=== AIM OF THE EXERCISE ===
Please rewrite the paragraph beginning "Furthermore, we're dealing with" in the passage on presenting research data as a short bulleted list that keeps its main facts.

=== TEXT BLOCK ===

◆ ◆ ◆ ◆ ◆ ◆ ◆

These insights prove to be really useful to the people using our products. It can help them to get to crucial information faster, show relationships they might have missed and, in general, help them be more effective in their daily work.
Our task is to present that wealth of information so that users can make sense of it and act on it. Most designers will appreciate a broad scope and a bit of complexity. The additional challenge lies in establishing trust — people want to know where a recommendation comes from, or what the underlying dataset is. Scientists are, by nature, inquisitive and sensitive to where information is coming from. Transparency is therefore crucial, and quality indicators like metrics serve an important purpose to make quick assessments. Another quality indicator is the brand. Established brands such as Elsevier or one of our other imprints and journal brands are a great asset.
Furthermore, we’re dealing with complicated or unknown edge cases — data served from a database (built up over decades) and thrown on a page can take any shape. It can be a record page with text, a diagram, or some other data visualisation. The resulting page can be almost empty or overwhelmingly full. Large datasets have errors like multiple records for the same entity. How can people evaluate the validity of the data, and even help to improve the dataset if they have the missing piece?
Not every designer enjoys the ‘randomness’ and has the skills to design while keeping all these factors in mind and — depending on where you’re coming from — provide graceful degradation and/or progressive enhancement and successful recovery mechanisms.

◆ ◆ ◆ ◆ ◆ ◆ ◆

=== DATA SUPPLIED ===
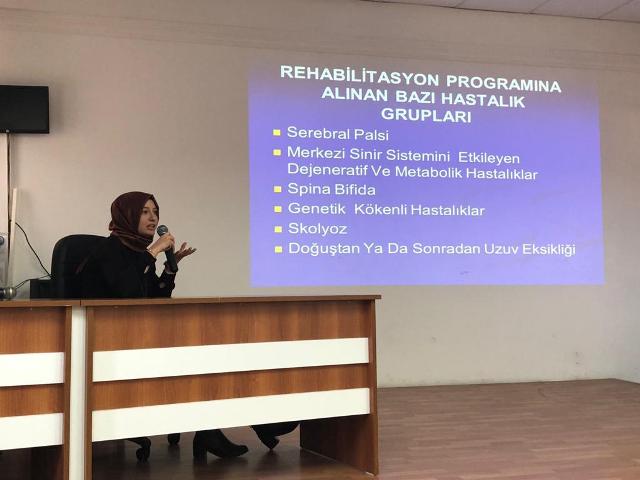 REHABİLİTASYON PROGRAMINA ALINAN BAZI HASTALIK GRUPLARI

Serebral Palsi
Merkezi Sinir Sistemini Etkileyen Dejeneratif Ve Metabolik Hastalıklar
Spina Bifida
Genetik Kökenli Hastalıklar
Skolyoz
Doğuştan Ya Da Sonradan Uzuv Eksikliği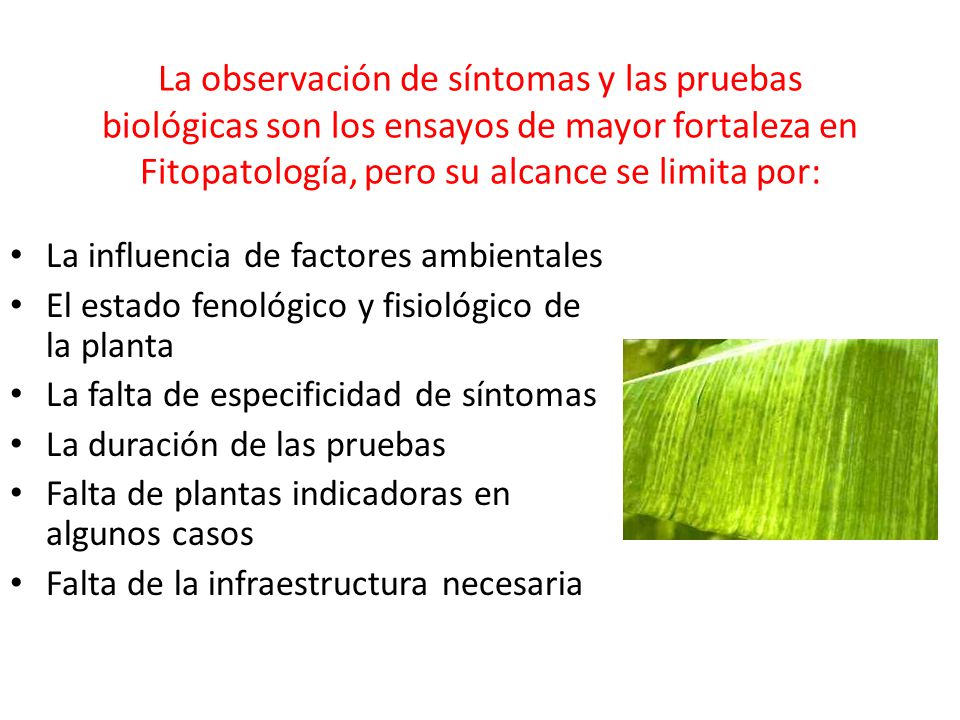 La observación de síntomas y las pruebas biológicas son los ensayos de mayor fortaleza en Fitopatología, pero su alcance se limita por:

• La influencia de factores ambientales
• El estado fenológico y fisiológico de la planta
• La falta de especificidad de síntomas
• La duración de las pruebas
• Falta de plantas indicadoras en algunos casos
• Falta de la infraestructura necesaria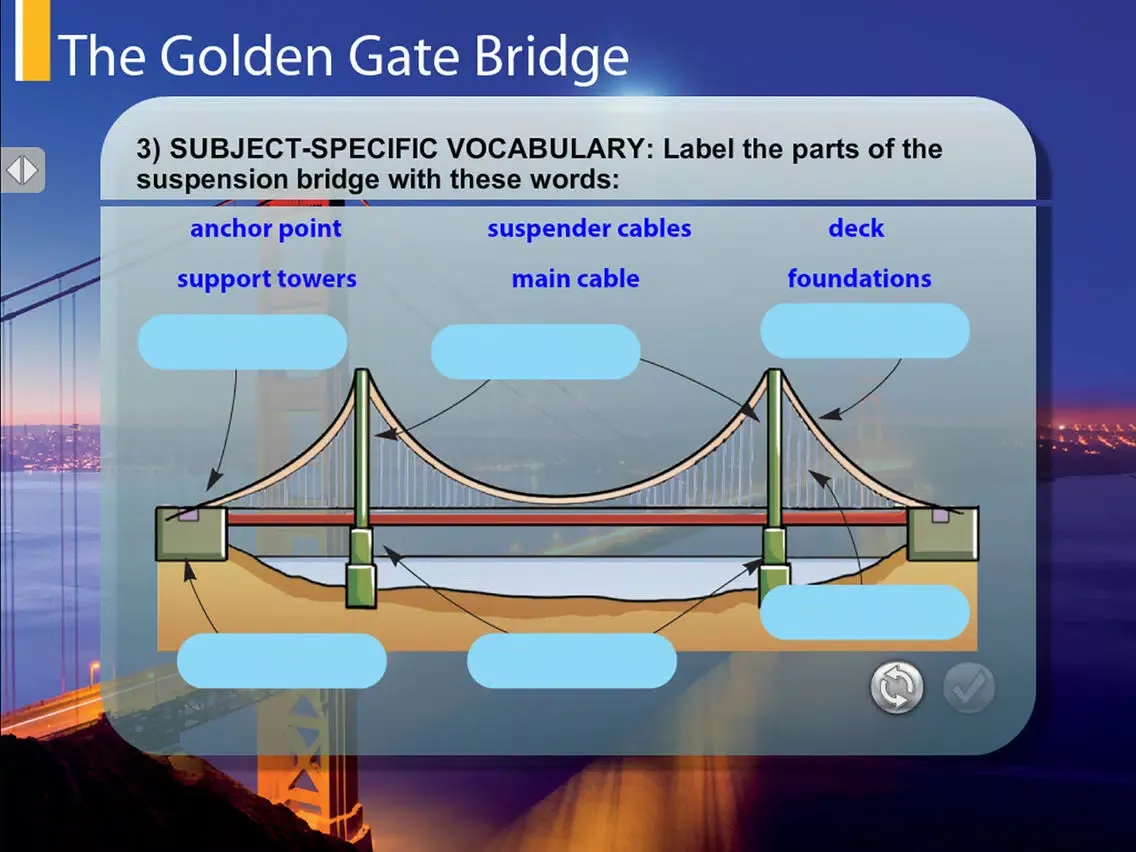 The Golden Gate Bridge

3) SUBJECT-SPECIFIC VOCABULARY: Label the parts of the suspension bridge with these words:

anchor point
suspender cables
deck
support towers
main cable
foundations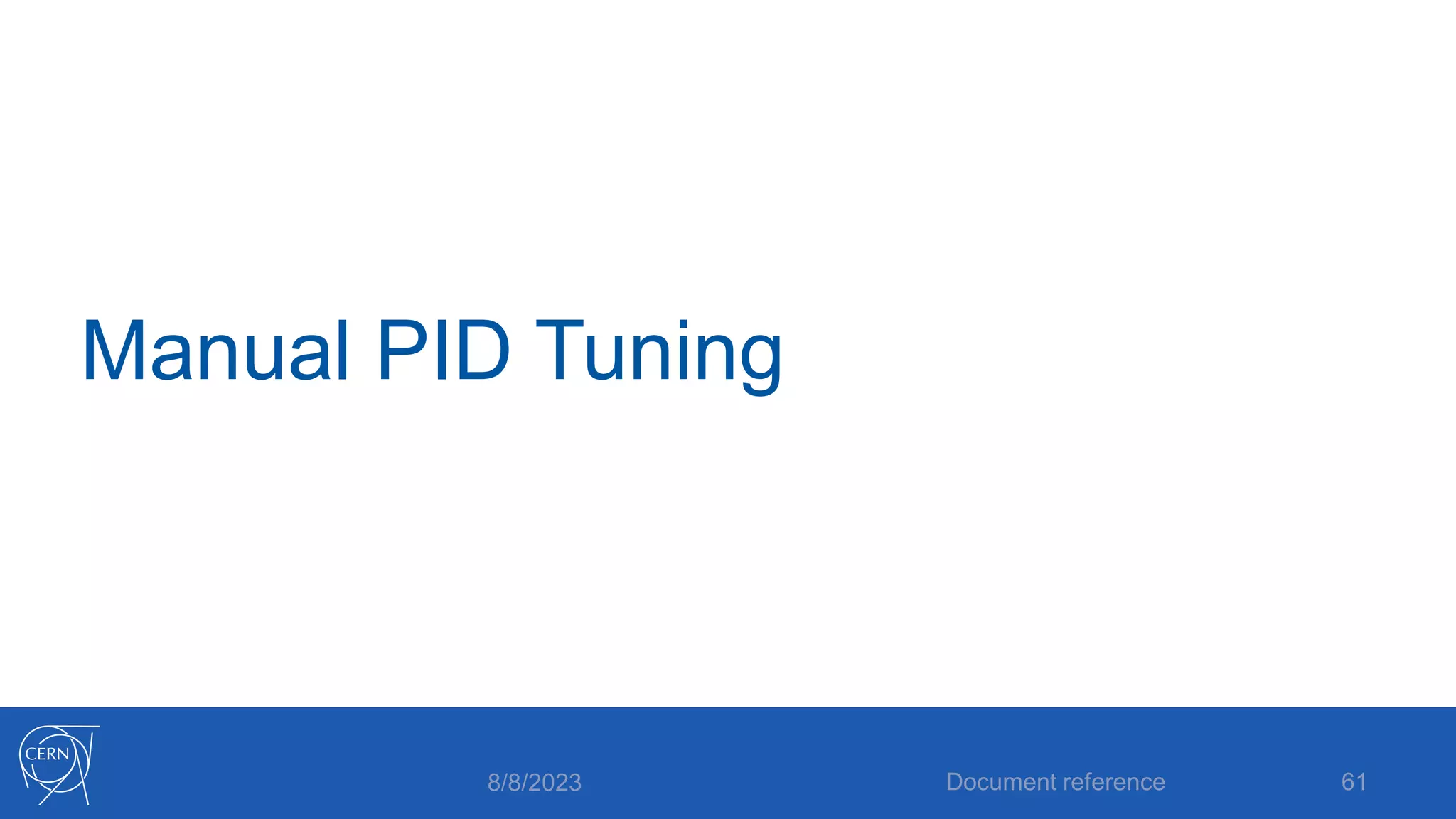 Manual PID Tuning

CERN

8/8/2023

Document reference

61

◆ ◆ ◆ ◆ ◆ ◆ ◆

=== EXERCISE RESPONSE ===
- The work involves complicated or unknown edge cases.
- Data served from a database built up over decades and placed on a page can take any shape: a record page with text, a diagram, or another data visualization.
- The resulting page can be almost empty or overwhelmingly full.
- Large datasets contain errors, such as multiple records for the same entity.
- An open question: how people can evaluate the validity of the data, and even help improve the dataset if they have the missing piece.